The 7 to 2 decision affirms the “ministerial exception” that protects religious organizations from some lawsuits invoking federal anti-discrimination laws. Justices Ruth Bader Ginsburg and Sonia Sotomayor dissented.
Judges on the U.S. Court of Appeals for the 9th Circuit in San Francisco had said two teachers could proceed with their lawsuits against Catholic schools in California.
One teacher alleged age discrimination, and another, now deceased and represented by her husband, said she was fired after informing the school that she had breast cancer.
That’s simply unconscionable. On what basis did they lose, 7-2?
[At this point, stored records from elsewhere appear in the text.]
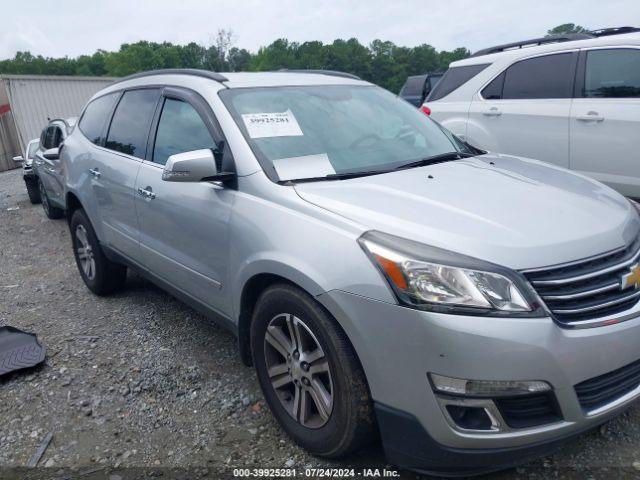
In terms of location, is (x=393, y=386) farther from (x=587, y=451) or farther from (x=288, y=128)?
(x=288, y=128)

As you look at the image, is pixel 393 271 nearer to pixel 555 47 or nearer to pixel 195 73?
pixel 195 73

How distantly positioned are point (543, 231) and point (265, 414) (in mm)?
1688

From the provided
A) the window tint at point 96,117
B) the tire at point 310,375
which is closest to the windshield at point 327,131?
the tire at point 310,375

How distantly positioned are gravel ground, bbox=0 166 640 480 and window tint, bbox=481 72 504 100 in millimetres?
3881

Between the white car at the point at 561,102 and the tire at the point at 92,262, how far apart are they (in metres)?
3.26

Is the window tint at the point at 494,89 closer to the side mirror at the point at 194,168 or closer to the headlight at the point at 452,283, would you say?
the side mirror at the point at 194,168

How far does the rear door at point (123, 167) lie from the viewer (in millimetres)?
3719

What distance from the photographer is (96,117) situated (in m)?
Answer: 4.65

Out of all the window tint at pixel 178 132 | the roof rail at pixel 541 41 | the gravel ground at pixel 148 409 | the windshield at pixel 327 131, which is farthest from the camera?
the roof rail at pixel 541 41

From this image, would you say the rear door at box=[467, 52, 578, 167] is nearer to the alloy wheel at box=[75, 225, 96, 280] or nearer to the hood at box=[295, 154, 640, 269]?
the hood at box=[295, 154, 640, 269]

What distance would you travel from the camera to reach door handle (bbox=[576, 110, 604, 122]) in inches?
194

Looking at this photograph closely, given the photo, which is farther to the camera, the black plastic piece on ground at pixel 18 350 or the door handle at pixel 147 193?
the black plastic piece on ground at pixel 18 350

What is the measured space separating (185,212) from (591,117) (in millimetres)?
3837

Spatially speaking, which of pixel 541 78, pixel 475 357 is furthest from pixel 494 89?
pixel 475 357
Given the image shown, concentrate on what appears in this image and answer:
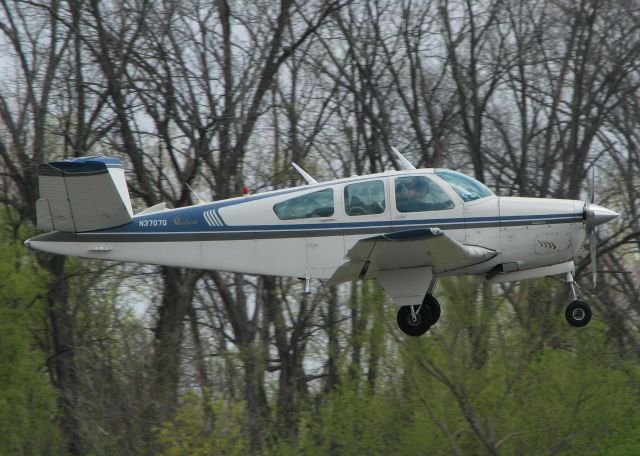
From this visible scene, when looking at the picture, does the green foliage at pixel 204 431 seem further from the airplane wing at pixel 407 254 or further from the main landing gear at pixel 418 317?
the airplane wing at pixel 407 254

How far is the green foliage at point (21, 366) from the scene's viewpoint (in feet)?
82.1

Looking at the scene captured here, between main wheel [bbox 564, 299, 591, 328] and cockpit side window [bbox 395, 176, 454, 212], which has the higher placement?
cockpit side window [bbox 395, 176, 454, 212]

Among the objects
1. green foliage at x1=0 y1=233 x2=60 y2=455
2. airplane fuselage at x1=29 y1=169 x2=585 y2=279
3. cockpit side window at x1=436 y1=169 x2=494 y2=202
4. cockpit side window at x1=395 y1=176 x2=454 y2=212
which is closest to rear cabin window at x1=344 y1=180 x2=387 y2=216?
airplane fuselage at x1=29 y1=169 x2=585 y2=279

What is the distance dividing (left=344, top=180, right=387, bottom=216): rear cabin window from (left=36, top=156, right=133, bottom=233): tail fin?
3.27 m

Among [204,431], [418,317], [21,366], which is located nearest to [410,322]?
[418,317]

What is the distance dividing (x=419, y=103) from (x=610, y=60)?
486 cm

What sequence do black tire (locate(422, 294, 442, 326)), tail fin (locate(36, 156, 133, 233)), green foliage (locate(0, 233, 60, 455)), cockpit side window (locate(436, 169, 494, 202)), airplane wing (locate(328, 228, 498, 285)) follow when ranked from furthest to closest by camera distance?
1. green foliage (locate(0, 233, 60, 455))
2. black tire (locate(422, 294, 442, 326))
3. tail fin (locate(36, 156, 133, 233))
4. cockpit side window (locate(436, 169, 494, 202))
5. airplane wing (locate(328, 228, 498, 285))

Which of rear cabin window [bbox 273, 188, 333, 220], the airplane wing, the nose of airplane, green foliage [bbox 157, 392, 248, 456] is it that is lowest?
green foliage [bbox 157, 392, 248, 456]

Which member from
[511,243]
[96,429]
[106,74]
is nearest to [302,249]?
[511,243]

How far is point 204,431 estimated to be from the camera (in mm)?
24094

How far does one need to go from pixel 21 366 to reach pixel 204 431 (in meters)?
5.07

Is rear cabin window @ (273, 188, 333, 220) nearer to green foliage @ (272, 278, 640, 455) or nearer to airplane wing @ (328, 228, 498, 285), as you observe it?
airplane wing @ (328, 228, 498, 285)

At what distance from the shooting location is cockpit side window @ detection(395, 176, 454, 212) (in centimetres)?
1346

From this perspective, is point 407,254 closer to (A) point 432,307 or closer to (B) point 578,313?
(A) point 432,307
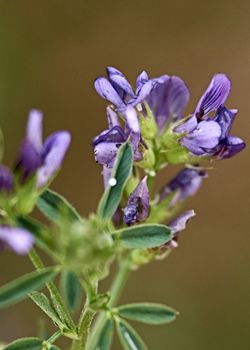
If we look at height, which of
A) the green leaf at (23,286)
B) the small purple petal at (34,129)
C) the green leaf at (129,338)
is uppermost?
the small purple petal at (34,129)

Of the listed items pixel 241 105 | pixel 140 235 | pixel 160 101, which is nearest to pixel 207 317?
pixel 241 105

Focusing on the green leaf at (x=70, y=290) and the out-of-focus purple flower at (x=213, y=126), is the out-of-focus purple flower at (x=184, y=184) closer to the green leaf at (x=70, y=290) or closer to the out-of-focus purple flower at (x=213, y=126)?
the out-of-focus purple flower at (x=213, y=126)

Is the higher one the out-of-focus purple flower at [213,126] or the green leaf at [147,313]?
the out-of-focus purple flower at [213,126]

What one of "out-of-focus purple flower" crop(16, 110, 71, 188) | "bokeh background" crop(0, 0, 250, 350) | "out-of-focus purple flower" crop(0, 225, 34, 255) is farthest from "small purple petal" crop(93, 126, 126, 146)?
"bokeh background" crop(0, 0, 250, 350)

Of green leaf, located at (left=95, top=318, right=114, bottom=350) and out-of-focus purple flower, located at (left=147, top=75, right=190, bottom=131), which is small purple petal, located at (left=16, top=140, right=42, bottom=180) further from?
out-of-focus purple flower, located at (left=147, top=75, right=190, bottom=131)

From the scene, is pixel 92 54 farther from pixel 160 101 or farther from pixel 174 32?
pixel 160 101

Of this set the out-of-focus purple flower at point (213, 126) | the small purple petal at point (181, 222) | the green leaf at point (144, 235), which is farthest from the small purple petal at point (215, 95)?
the green leaf at point (144, 235)
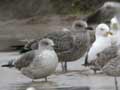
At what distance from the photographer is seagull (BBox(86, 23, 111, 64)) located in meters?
10.3

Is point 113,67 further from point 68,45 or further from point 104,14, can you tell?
point 104,14

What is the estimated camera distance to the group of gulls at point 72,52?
9.06 meters

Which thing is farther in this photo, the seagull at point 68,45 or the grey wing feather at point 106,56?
the seagull at point 68,45

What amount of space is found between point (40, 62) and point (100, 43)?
5.71 feet

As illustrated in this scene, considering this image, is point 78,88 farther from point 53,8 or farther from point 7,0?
point 7,0

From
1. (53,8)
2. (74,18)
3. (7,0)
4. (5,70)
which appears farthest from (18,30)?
(5,70)

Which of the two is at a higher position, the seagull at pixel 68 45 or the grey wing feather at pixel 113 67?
the seagull at pixel 68 45

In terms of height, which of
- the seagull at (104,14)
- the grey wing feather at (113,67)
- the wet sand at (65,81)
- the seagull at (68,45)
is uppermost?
the seagull at (104,14)

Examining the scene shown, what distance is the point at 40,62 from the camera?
9.36 metres

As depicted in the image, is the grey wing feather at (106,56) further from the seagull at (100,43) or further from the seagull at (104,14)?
the seagull at (104,14)

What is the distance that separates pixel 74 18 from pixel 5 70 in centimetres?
1373

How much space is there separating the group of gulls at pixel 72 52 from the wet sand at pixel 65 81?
0.17 m

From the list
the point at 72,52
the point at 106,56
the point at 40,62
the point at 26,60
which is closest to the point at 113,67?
the point at 106,56

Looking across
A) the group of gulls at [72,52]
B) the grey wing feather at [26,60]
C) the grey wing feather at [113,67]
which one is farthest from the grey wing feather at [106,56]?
the grey wing feather at [26,60]
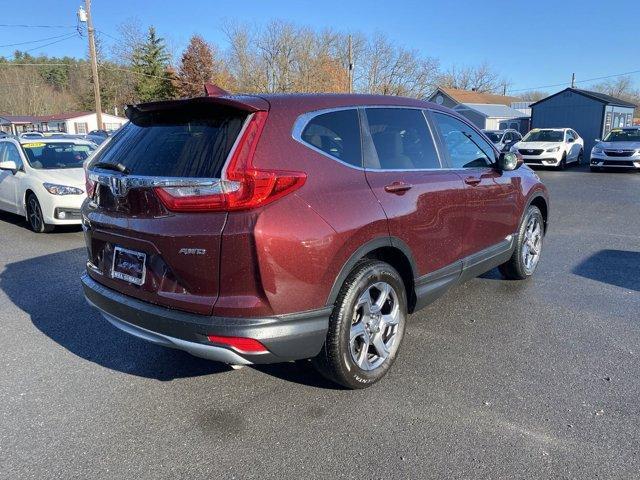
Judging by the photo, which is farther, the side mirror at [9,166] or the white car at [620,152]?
the white car at [620,152]

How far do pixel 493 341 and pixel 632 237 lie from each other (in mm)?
4843

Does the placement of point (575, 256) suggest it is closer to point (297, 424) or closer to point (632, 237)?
point (632, 237)

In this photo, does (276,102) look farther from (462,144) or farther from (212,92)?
(462,144)

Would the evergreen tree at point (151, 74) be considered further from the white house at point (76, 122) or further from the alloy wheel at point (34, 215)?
the alloy wheel at point (34, 215)

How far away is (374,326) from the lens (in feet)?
10.2

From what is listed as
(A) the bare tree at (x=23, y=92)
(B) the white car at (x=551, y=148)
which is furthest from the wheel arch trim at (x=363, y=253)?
(A) the bare tree at (x=23, y=92)

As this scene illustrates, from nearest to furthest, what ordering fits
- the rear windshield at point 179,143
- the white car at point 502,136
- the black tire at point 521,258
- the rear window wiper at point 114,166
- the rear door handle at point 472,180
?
the rear windshield at point 179,143
the rear window wiper at point 114,166
the rear door handle at point 472,180
the black tire at point 521,258
the white car at point 502,136

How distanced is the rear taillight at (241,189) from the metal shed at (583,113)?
89.1 feet

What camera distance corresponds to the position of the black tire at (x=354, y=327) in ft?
9.12

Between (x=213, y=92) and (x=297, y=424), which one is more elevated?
(x=213, y=92)

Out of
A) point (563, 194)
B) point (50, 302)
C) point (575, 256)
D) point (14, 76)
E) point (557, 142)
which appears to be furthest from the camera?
point (14, 76)

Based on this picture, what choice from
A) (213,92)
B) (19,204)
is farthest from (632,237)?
(19,204)

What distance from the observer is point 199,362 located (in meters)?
3.47

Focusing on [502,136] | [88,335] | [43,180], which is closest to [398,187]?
[88,335]
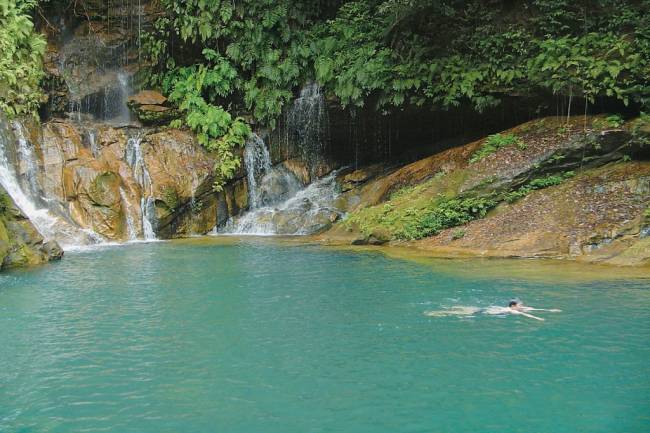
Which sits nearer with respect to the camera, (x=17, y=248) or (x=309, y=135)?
(x=17, y=248)

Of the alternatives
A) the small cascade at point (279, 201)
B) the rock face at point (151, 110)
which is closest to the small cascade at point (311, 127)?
the small cascade at point (279, 201)

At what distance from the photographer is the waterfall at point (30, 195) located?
51.8 feet

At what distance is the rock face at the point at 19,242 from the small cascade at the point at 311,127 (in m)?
9.57

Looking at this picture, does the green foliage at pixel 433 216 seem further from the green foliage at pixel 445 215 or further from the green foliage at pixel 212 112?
the green foliage at pixel 212 112

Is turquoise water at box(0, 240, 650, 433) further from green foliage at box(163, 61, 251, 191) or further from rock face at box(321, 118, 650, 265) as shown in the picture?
green foliage at box(163, 61, 251, 191)

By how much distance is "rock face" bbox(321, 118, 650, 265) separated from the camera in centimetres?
1159

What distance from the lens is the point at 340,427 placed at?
15.2 feet

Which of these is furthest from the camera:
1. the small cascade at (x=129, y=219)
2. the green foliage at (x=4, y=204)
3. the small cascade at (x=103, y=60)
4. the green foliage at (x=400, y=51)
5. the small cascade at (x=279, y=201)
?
the small cascade at (x=103, y=60)

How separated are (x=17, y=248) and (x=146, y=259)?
99.8 inches

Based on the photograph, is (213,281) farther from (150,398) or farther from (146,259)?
(150,398)

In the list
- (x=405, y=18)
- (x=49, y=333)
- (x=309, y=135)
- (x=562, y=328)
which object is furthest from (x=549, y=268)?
(x=309, y=135)

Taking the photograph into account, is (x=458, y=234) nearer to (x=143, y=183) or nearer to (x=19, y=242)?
(x=19, y=242)

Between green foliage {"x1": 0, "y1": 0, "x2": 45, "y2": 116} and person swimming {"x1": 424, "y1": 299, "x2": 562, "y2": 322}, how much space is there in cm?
1484

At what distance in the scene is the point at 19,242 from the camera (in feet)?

“The religious education and formation of students is the very reason for the existence of most private religious schools, and therefore the selection and supervision of the teachers upon whom the schools rely to do this work lie at the core of their mission,” Justice Samuel A. Alito Jr. wrote for the majority.
“Judicial review of the way in which religious schools discharge those responsibilities would undermine the independence of religious institutions in a way that the First Amendment does not tolerate.”
It would seem obvious to me that, to qualify for a ministerial exception to public policy, the church would need to at least supply a ministerial rationale. It would be perfectly reasonable for an evangelical school to fire a teacher who came out as gay or a Catholic teacher who converted to Buddhism. But, unless there’s a biblical teaching requiring teachers to retire at a certain age or that breast cancer is, say, evidence of demonic possession, what’s the ministerial issue? And, indeed, the school offered none, simply that it would be disruptive and frightening for the kids to have substitute teachers and/or seeing their teacher dealing with the illness.
But, whatever the merits of my logic, the Supreme Court has been clear: churches have full autonomy in firing ministerial employees. The only question is what constitutes a ministerial employee. And they decided unanimously in a 2012 case called Hosanna-Tabor Evangelical Lutheran Church and School v. Equal Employment Opportunity Commission that teachers are ministerial employees, even if they don’t teach religious classes.